Right click on My Computer, and select Properties.


> what's the main difference between 802.11b and 802.11g?


"b" is 11mbit raw data rate, and "g" is 54mb raw data rate. In other words, quite a lot. :smile:


> I am about 2 two rooms over from the router, roughly 30ft.
> I really don't know how to change channels on the router. =\


You access the web based setup of the router and select the wireless configuration. You should see a screen like the following one. Default channel is usually 6, I'd try 1 or 11 first, then the other one.


----------



## seaniesharko (May 21, 2007)

I apologize for such a late reply. Been having connection issues.

System is XP Home Edition Version 2002 Service Pack 2.
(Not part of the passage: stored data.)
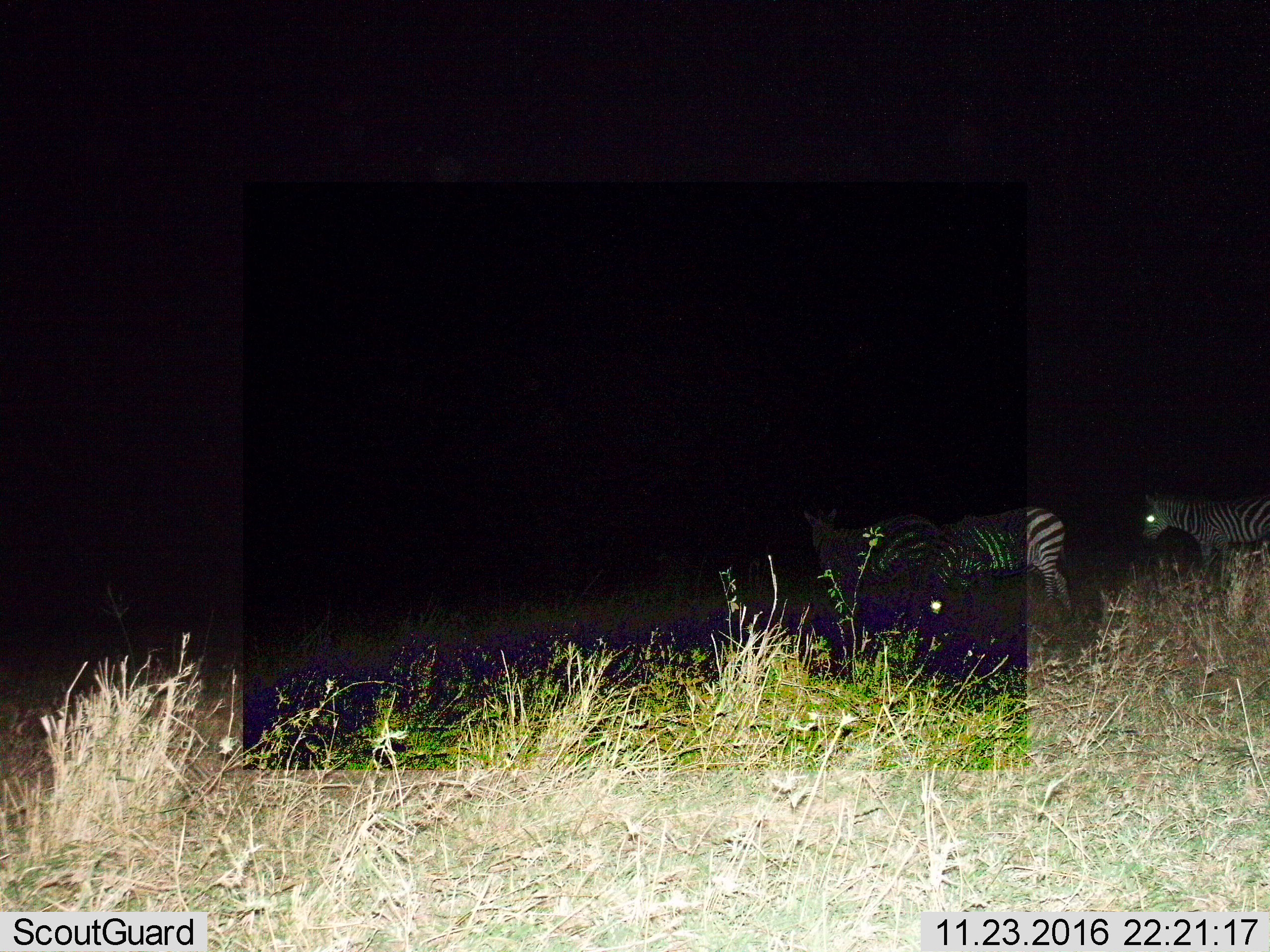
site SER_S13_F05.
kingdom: Animalia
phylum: Chordata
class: Mammalia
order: Perissodactyla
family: Equidae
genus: Equus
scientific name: Equus quagga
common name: plains zebra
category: zebraplains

I switched the channel to 11 and it seems to work fine for the most part, but still getting a bit of slowdown. But it's better than it was before.

Any other tips?

Thanks a lot.


----------



## johnwill (Sep 26, 2002)

Well, since changing channels helps, it seems very likely that it's interference. One way to help these situations is to try yet another channel, and if it's still an issue, perhaps it's time to boost the signal a bit.

Hawking Tech has a number of products that will help you increase your wireless range. The root page is Hawking Hi-Gain™ WiFi Range Extending Products.

Some of the more interesting products are this Hawking [HSB2] Hi-Gain WiFi Signal Booster, which can be used on either end of a wireless connection to boost the signal power.

Another way to increase your signal strength is by the use of hi-gain antennas. You can choose from omni-directional or directional models, here are a couple of examples.

Hawking [HAI7SIP] Hi-Gain 7dBi Omni-Directional Antenna

Hawking [HAI15SC] Hi-Gain 15dBi Corner Antenna


----------



## seaniesharko (May 21, 2007)

Thanks a lot for all the help. Definitely going to invest in a hawking tech product. =)

And donate a bit to the site, now that it's helped me twice now.


----------